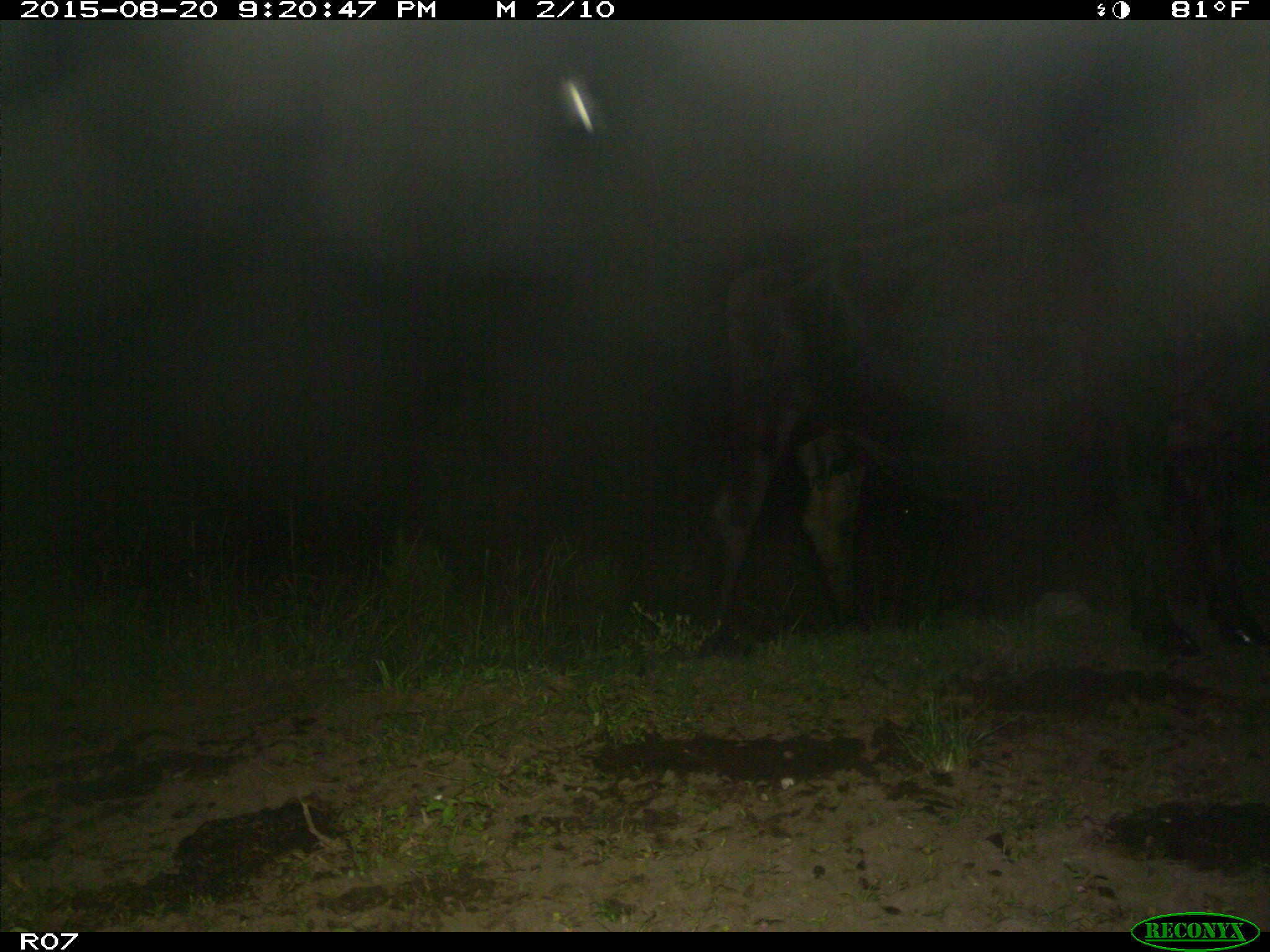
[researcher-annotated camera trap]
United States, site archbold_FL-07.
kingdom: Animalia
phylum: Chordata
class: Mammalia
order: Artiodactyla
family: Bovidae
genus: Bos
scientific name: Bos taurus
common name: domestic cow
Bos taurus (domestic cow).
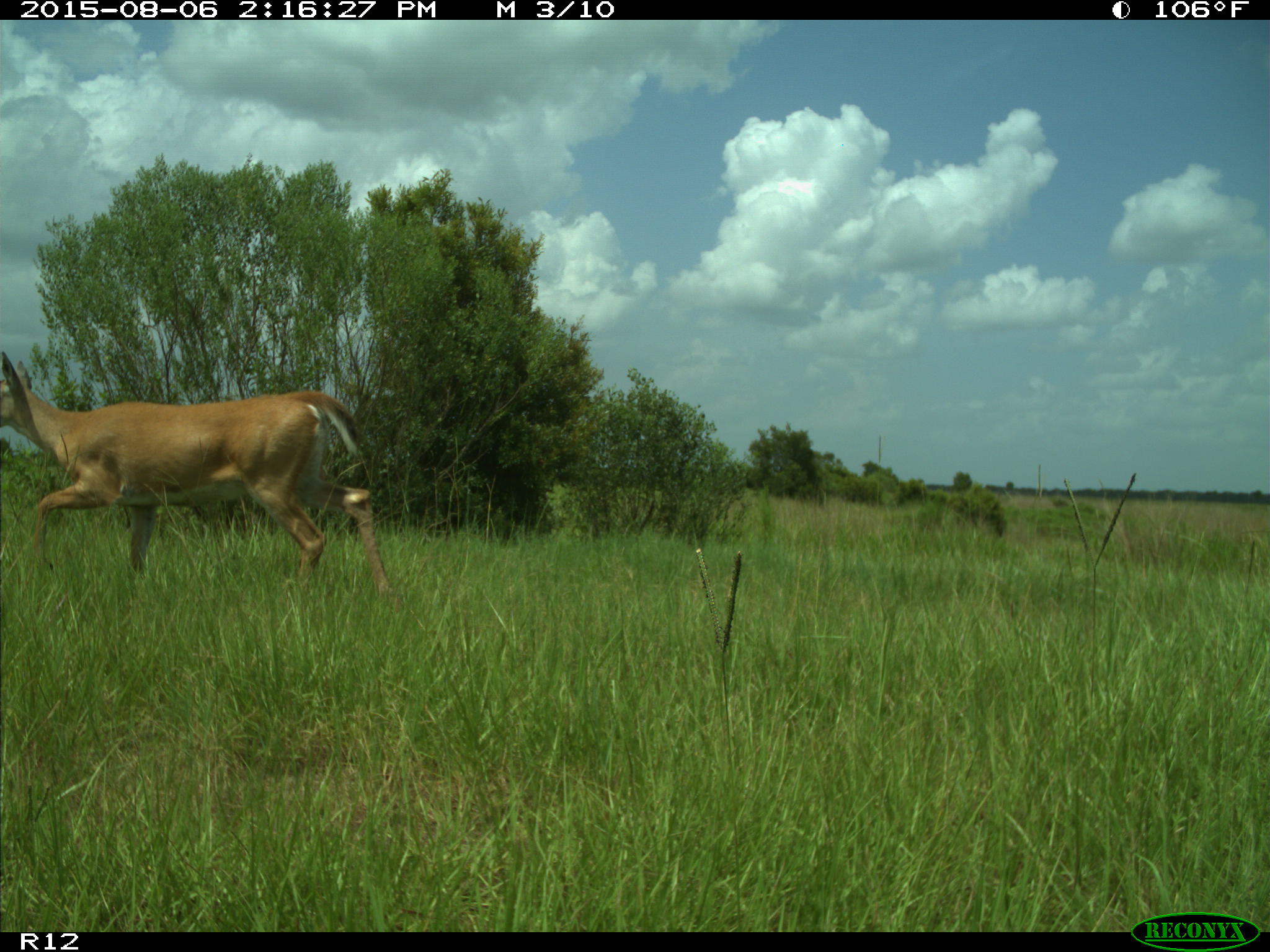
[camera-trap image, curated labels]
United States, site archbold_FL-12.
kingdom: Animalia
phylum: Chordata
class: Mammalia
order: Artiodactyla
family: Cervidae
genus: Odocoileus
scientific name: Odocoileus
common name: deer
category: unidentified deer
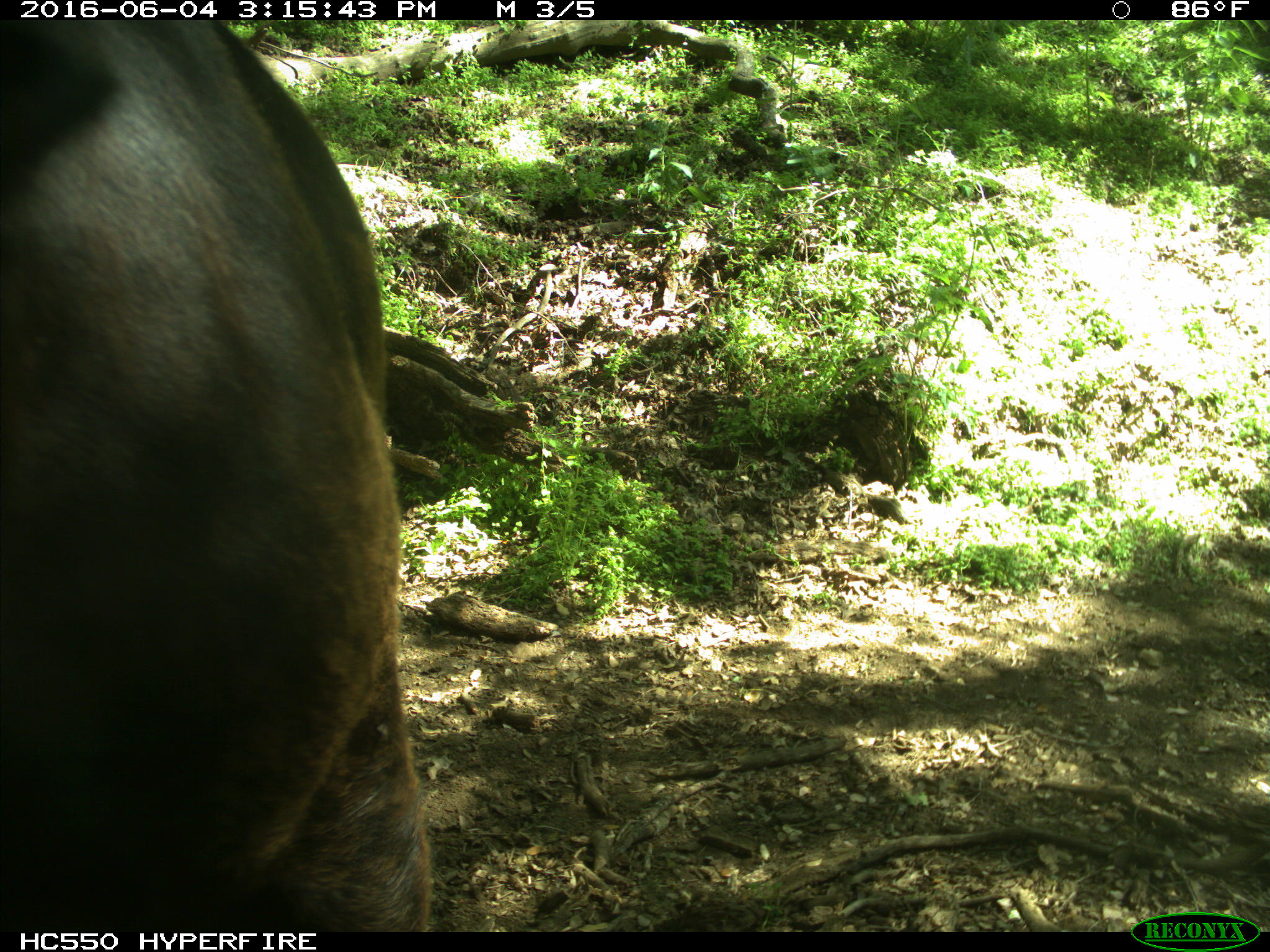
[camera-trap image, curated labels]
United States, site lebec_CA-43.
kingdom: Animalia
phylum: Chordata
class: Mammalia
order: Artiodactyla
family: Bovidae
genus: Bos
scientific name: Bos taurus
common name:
§ §
**TASK STATEMENT**
Your reply should repeat the entries above exactly, leaving the pictures out.

**YOUR RESPONSE**
[researcher-annotated camera trap]
United States, site archbold_FL-07.
kingdom: Animalia
phylum: Chordata
class: Mammalia
order: Artiodactyla
family: Bovidae
genus: Bos
scientific name: Bos taurus
common name: domestic cow
Bos taurus (domestic cow).
[camera-trap image, curated labels]
United States, site archbold_FL-12.
kingdom: Animalia
phylum: Chordata
class: Mammalia
order: Artiodactyla
family: Cervidae
genus: Odocoileus
scientific name: Odocoileus
common name: deer
category: unidentified deer
[camera-trap image, curated labels]
United States, site lebec_CA-43.
kingdom: Animalia
phylum: Chordata
class: Mammalia
order: Artiodactyla
family: Bovidae
genus: Bos
scientific name: Bos taurus
common name:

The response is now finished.